» READING TEXT:
According to the latest news, Ethereum Merge upgrade will be fully completed between September 10 and 20. So, what excatly is the Ethereum “Merge”? How did it come? What is the current state of “Merge”?
In this article, Beosin research team will explain why Ethereum should be upgraded, the upgrading roadmap, the two important upgrading nodes in the process of “Merge”, the current progress of “Merge” and the difficulty bomb, etc. Our subsequent articles will continue to introduce the impact of Ethereum Merge on various stakeholders in the ecosystem and the related discussions.
Why Ethereum needs upgrades
l. Energy consumption
Since its inception, Ethereum has been committed to implementing a proof-of-stake consensus mechanism (PoS), but it would take years of focused research and development to do so while ensuring security and decentralization. Therefore, Ethereum is still using Proof of Work consensus (PoW). PoW requires miners to achieve consensus by using their computing hardware to solve puzzles, which is extremely arithmetic intensive and consumes significant power costs and hardware costs. As the ETH ecosystem gradually expands, more and more transactions need to be processed, leading to more energy consumption.
According to Digiconomist data, Ethereum’s total energy consumption is 112 TWh/yr, comparable to that of the Netherlands, with a Carbon emission equivalent to that of Singapore (53 MT/yr).By comparison, Bitcoin currently consumes about 200 TWh/year of energy and emits about 100 MT/year of carbon, while discarded hardware generates about 32,000 tons of electrical waste per year. Switching off Ethereum’s proof-of-work in favor of proof-of-stake will reduce this energy expenditure by more than 99.95%, implying that the total energy expenditure for securing Ethereum is closer to 0.01 TWh/yr.
Annual energy consumption in TWh/yr for various industries Data from ethereum.org
2. Scalability issues (low TPS + high gas)
ETH, the second largest cryptocurrency by market capitalization, has many projects being developed on it, and the high demand is causing network congestion. According to the Ycharts website, it currently takes 16s to pack a block for Ethereum using the PoW algorithm at peak times. Each block will contain 150~300 transactions, which means only 10~20 transactions can be processed in 1 second.
Ethereum average block time, source: ycharts.com
Such processing speed leads to large network congestion often, and if you want to reach a transaction faster, then you have to pay more fees, which is often called gas fee.
Every transaction on the Ethereum chain requires a gas fee, and miners will prioritize high-priced transactions under the proof-of-work mechanism (PoW), leading to a price increase that follows when the demand for Ethereum increases significantly.
From 2017 until 2020, the gas Fee of Ethereum, although fluctuating, almost remained below $1. However, the value saw a high point in June 18, peaking at $5.58; in the second half of 2020, with the gradual increase of DeFi applications and a large influx of transactions, the fee began to rise and fluctuate tremendously; since 2021, the fee has entered a white-hot phase, with the average fee even reaching $68.74 on May 14, 2011, which means that the average transaction on Ethereum cost an additional $68.74 in fees that day. Sometimes the price of gas fee is even higher than the amount of the transaction itself. This gives the Ethereum users poor experience and creates a serious obstacle to the long-term development of the whole ecosystem.

» DATA SHOWN:
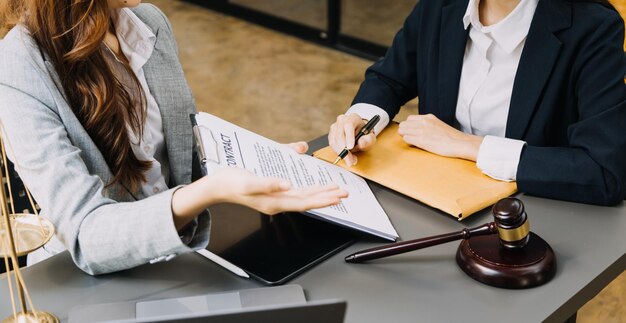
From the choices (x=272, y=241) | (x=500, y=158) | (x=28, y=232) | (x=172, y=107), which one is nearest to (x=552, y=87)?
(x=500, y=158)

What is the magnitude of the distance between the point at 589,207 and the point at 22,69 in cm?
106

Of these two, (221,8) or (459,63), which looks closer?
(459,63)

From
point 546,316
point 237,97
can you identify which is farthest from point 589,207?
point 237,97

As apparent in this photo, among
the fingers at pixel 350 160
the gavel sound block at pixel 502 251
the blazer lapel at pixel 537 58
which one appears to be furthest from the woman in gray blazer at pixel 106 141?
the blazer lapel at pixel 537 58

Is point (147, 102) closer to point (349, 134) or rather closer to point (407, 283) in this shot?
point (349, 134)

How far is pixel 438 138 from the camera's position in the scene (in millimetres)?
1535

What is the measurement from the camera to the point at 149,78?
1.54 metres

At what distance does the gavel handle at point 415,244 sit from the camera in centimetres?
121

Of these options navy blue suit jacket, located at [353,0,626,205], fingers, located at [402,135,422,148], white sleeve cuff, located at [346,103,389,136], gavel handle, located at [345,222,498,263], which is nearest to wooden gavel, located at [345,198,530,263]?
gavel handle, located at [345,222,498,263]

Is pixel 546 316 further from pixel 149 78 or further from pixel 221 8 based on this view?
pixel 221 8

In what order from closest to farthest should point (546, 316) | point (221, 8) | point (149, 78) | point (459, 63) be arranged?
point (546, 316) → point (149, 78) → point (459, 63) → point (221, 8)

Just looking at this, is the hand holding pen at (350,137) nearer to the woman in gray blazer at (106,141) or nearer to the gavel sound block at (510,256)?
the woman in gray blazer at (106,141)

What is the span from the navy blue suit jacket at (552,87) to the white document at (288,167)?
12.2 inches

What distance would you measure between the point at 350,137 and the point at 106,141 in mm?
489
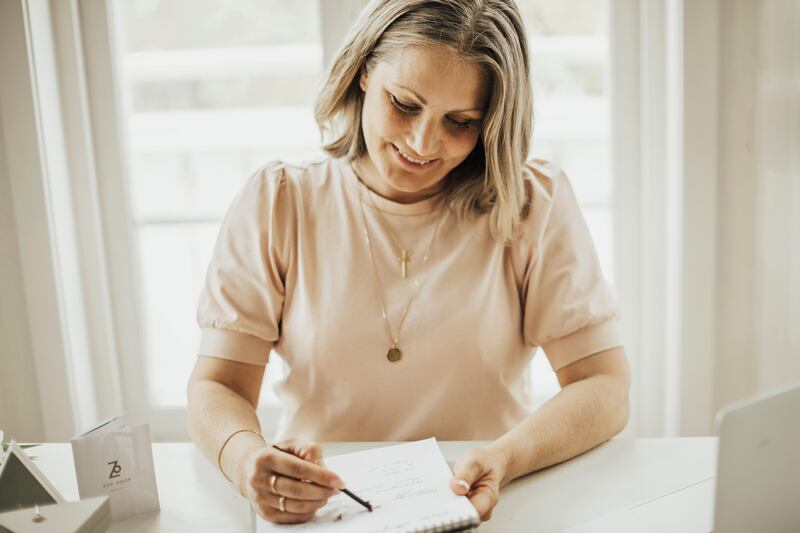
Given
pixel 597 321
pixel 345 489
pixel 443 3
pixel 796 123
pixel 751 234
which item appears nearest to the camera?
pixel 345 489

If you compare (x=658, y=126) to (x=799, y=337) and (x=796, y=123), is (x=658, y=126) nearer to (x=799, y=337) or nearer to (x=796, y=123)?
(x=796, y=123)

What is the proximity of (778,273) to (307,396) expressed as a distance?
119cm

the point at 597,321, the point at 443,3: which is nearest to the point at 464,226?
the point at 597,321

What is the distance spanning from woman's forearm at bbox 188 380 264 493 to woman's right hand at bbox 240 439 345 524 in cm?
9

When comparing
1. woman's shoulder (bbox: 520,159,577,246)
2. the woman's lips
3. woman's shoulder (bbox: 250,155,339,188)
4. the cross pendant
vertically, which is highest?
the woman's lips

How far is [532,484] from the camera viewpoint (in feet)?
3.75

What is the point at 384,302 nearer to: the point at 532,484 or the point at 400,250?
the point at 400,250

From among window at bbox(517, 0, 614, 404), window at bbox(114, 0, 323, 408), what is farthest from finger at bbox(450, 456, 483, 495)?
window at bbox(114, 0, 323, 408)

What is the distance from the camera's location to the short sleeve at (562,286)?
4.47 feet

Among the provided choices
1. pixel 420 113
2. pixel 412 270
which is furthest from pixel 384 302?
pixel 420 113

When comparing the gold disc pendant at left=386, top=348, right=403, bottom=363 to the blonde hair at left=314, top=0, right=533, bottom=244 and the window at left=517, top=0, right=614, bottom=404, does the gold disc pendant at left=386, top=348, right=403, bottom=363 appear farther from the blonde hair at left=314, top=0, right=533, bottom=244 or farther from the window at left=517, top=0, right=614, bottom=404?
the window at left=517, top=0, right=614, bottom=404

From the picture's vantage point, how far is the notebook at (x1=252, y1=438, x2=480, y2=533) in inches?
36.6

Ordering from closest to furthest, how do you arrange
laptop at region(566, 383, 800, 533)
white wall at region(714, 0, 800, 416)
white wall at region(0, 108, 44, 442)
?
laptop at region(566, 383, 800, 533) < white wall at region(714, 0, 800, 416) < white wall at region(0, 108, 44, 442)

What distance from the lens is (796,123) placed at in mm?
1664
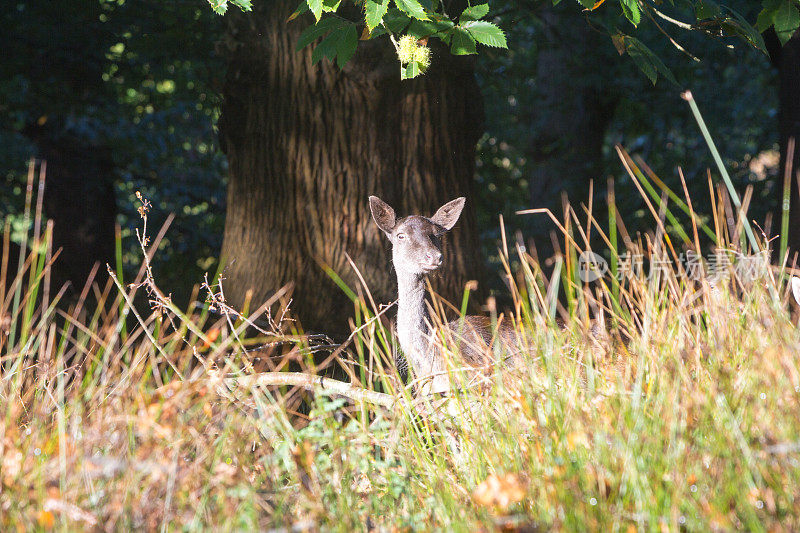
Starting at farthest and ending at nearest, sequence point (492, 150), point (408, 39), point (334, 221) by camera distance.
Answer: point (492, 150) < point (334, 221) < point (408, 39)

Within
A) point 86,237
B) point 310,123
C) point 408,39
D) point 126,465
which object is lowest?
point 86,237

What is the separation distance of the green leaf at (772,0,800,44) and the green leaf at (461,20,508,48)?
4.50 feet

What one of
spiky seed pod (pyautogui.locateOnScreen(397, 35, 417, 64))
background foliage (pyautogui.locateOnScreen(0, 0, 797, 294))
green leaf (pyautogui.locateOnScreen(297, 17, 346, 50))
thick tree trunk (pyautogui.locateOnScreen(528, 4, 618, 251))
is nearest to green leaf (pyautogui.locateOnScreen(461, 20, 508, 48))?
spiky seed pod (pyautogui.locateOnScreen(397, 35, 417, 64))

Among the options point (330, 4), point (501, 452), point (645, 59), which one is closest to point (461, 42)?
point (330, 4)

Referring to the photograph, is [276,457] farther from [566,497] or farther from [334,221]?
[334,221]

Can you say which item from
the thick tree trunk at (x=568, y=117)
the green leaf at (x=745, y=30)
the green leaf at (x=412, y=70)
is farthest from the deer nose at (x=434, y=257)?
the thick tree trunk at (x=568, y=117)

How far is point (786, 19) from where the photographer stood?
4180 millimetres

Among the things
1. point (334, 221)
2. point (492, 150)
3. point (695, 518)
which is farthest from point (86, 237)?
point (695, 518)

» JOB 1: From the Ethereum Merge article, list every topic the Beosin research team says this article will explain, leaving out what the subsequent articles will cover.
» JOB 2: Write the next part of the Ethereum Merge article, continuing from its final sentence.

» WRITTEN ANSWER 1:
- Why Ethereum should be upgraded
- The upgrading roadmap
- The two important upgrading nodes in the process of "Merge"
- The current progress of "Merge"
- The difficulty bomb

» WRITTEN ANSWER 2:
3. Security issues
For Ethereum, which uses the POW proof-of-work mechanism, the existence of mining pools makes the computing power of Ethereum centralized, and this situation also poses a threat to the overall network security of Ethereum.The cost of an attack under the POW mechanism is reflected in the accumulation of equipment and computing power, and if a person or collective has more than 51% of the computing power in the system, they can launch a “51% attack” on Ethereum. The “51% attack” and the protocol itself cannot effectively suppress this situation.
But in the proof-of-stake system, it requires validators to pledge a large amount of ETHs to the protocol in advance. If the validator tries to attack the network, the protocol will protect the system by automatically burning the pledged ETHs as a penalty mechanism. However, this approach does not provide effective protection against proof-of-work mechanisms, as PoW confiscates at most the mining proceeds from the network security protectors (miners). But to achieve the same penalty effect, the protocol needs to have the ability to destroy all the mining hardware of the cheating miner.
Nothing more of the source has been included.